Isu Dugaan Perselingkuhan Bupati Gowa Beredar di Medsos, Ketua DPP LSM Gempa Indonesia: “Cederai Siri’ dan Harga Diri Masyarakat”
Gowa – Isu dugaan perselingkuhan yang menyeret nama Husniah Talenrang bersama mantan sopir sekaligus mantan konsultan politiknya, Basri Kajang alias Ombas, yang beredar luas di media sosial, menuai reaksi keras dari berbagai kalangan masyarakat Kabupaten Gowa.
Rakyat Gowa yang dikenal sebagai masyarakat berbudaya dan menjunjung tinggi nilai adat siri’ (harga diri) merasa malu dan terusik atas beredarnya kabar yang dinilai mencoreng nama baik daerah. Dalam budaya Bugis-Makassar, tudingan perselingkuhan merupakan pelanggaran serius terhadap norma adat dan moral yang sangat dijaga secara turun-temurun.

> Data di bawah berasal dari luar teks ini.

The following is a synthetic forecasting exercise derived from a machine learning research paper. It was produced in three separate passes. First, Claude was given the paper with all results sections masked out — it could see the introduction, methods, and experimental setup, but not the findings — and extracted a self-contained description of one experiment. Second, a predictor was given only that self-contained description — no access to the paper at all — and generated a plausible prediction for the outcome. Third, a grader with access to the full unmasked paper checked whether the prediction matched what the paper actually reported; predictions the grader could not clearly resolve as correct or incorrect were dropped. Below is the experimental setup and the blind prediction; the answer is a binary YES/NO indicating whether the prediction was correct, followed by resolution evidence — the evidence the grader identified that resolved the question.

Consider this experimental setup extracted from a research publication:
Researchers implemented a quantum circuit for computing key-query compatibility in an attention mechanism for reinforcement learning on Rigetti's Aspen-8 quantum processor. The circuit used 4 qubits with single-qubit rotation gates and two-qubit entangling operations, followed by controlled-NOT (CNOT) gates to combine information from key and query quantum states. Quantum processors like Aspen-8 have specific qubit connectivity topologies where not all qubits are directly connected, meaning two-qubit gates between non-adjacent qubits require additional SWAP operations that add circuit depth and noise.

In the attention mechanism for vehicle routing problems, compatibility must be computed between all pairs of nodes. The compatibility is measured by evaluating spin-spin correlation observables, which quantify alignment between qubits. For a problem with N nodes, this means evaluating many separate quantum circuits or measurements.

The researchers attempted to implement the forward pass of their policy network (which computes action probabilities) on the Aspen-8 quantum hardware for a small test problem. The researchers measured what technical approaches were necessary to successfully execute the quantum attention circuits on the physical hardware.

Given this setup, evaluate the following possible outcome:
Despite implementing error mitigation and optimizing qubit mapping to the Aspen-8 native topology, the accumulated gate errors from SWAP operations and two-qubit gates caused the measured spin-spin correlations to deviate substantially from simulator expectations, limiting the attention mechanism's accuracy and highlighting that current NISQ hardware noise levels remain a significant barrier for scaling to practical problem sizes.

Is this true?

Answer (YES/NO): NO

Ketua DPP LSM Gempa Indonesia, Amiruddin SH Karaeng Tinggi, menegaskan bahwa pihaknya tidak menerima adanya isu dugaan perselingkuhan yang menyeret pimpinan daerah tersebut. Ia menilai, isu tersebut tidak hanya menyerang pribadi, tetapi juga merusak citra pemerintahan dan masyarakat Gowa secara keseluruhan.

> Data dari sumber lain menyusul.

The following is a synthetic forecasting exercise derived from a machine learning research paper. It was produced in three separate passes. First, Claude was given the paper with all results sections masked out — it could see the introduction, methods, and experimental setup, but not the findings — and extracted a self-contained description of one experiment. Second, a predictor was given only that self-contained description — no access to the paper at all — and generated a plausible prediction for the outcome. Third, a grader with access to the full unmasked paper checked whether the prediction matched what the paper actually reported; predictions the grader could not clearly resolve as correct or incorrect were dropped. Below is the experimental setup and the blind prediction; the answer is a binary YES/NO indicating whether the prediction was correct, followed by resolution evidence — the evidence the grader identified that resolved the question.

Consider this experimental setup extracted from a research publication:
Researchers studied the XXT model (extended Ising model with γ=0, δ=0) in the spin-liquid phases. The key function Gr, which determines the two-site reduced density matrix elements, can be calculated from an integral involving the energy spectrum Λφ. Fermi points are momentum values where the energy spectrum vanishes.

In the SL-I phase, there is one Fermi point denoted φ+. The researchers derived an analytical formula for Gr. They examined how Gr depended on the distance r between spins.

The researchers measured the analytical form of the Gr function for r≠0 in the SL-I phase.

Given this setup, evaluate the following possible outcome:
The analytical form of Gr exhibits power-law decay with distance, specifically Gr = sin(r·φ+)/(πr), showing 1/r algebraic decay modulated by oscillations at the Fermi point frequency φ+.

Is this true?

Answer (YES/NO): NO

“Sebagai masyarakat Gowa dan bagian dari kontrol sosial, kami menyatakan keberatan keras atas beredarnya isu dugaan perselingkuhan ini. Ini sangat mencederai nilai siri’ yang menjadi identitas masyarakat Bugis-Makassar,” tegasnya.
Ia juga menekankan bahwa pihak atau lembaga yang pertama kali menyebarkan isu tersebut harus bertanggung jawab, baik secara adat, moral, maupun hukum. Menurutnya, penyebaran informasi tanpa dasar yang jelas dapat menimbulkan keresahan publik dan merusak stabilitas pemerintahan.
BACA JUGA :

Lebih lanjut, Amiruddin menyatakan bahwa apabila Bupati Gowa tidak mengambil langkah hukum untuk melaporkan pihak-pihak yang menyebarkan isu tersebut, maka pihaknya sebagai representasi masyarakat dan kontrol sosial siap mengambil langkah hukum.
“Jika tidak ada klarifikasi atau pelaporan resmi, kami akan mengambil sikap dengan melaporkan hal ini. Karena isu ini sudah sangat meresahkan dan mencederai kehormatan pemerintah serta masyarakat Kabupaten Gowa,” lanjutnya.

Viralnya isu ini disebut telah membuat suasana pemerintahan menjadi tegang dan masyarakat menjadi resah, mengingat sosok yang diisukan adalah pejabat nomor satu di Kabupaten Gowa. Banyak warga mengaku merasa “terpukul” dan seolah “di-KO” secara moral atas kabar yang dinilai tidak pantas tersebut.
Hingga saat ini, belum ada klarifikasi resmi dari pihak Husniah Talenrang terkait isu yang beredar luas di media sosial tersebut. Masyarakat pun berharap adanya penjelasan yang jelas agar polemik ini tidak terus berkembang dan menimbulkan kegaduhan berkepanjangan tutupnya.